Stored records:
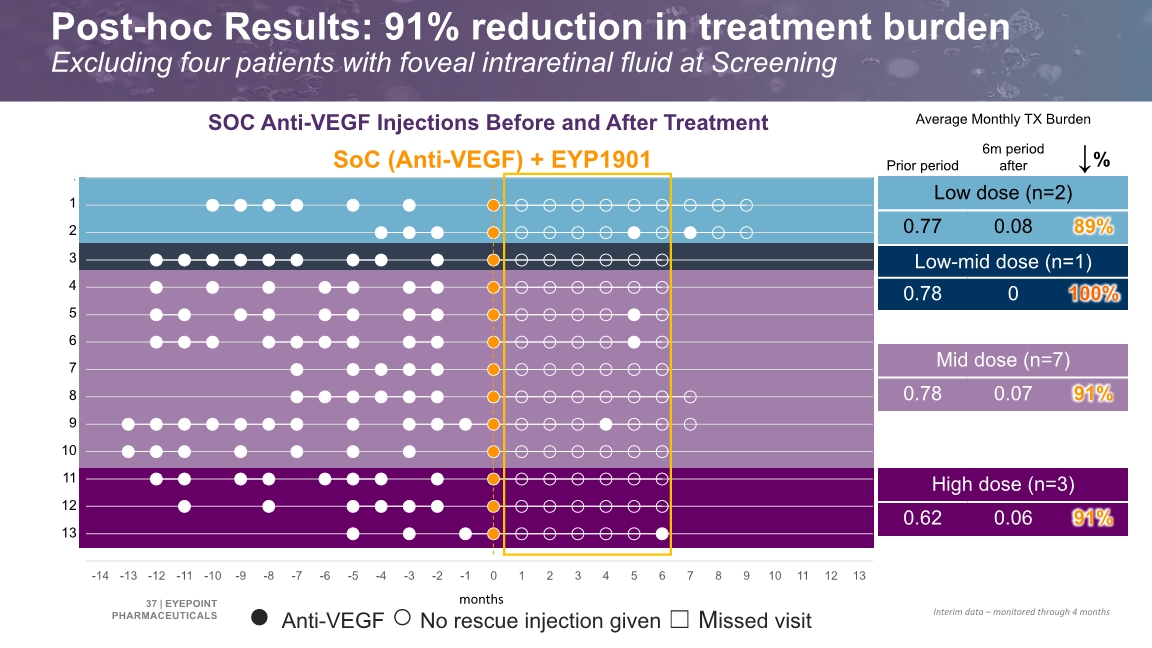 Post-hoc Results: 91% reduction in treatment burden
Excluding four patients with foveal intraretinal fluid at Screening

SOC Anti-VEGF Injections Before and After Treatment

SoC (Anti-VEGF) + EYP1901

1
2
3
4
5
6
7
8
9
10
11
12
13

-14 -13 -12 -11 -10 -9 -8 -7 -6 -5 -4 -3 -2 -1 0 1 2 3 4 5 6 7 8 9 10 11 12 13

months

Average Monthly TX Burden

| Prior period | 6m period after | ↓% |
|---|---|---|
| Low dose (n=2) | | |
| 0.77 | 0.08 | 89% |
| Low-mid dose (n=1) | | |
| 0.78 | 0 | 100% |
| Mid dose (n=7) | | |
| 0.78 | 0.07 | 91% |
| High dose (n=3) | | |
| 0.62 | 0.06 | 91% |

37 | EYEPOINT PHARMACEUTICALS

● Anti-VEGF ○ No rescue injection given ☐ Missed visit

Interim data – monitored through 4 months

REQUIRED ACTION: Across the entries above, how many lines carry the word "dose"? Write only the number.

RESULT OF THE TASK: 4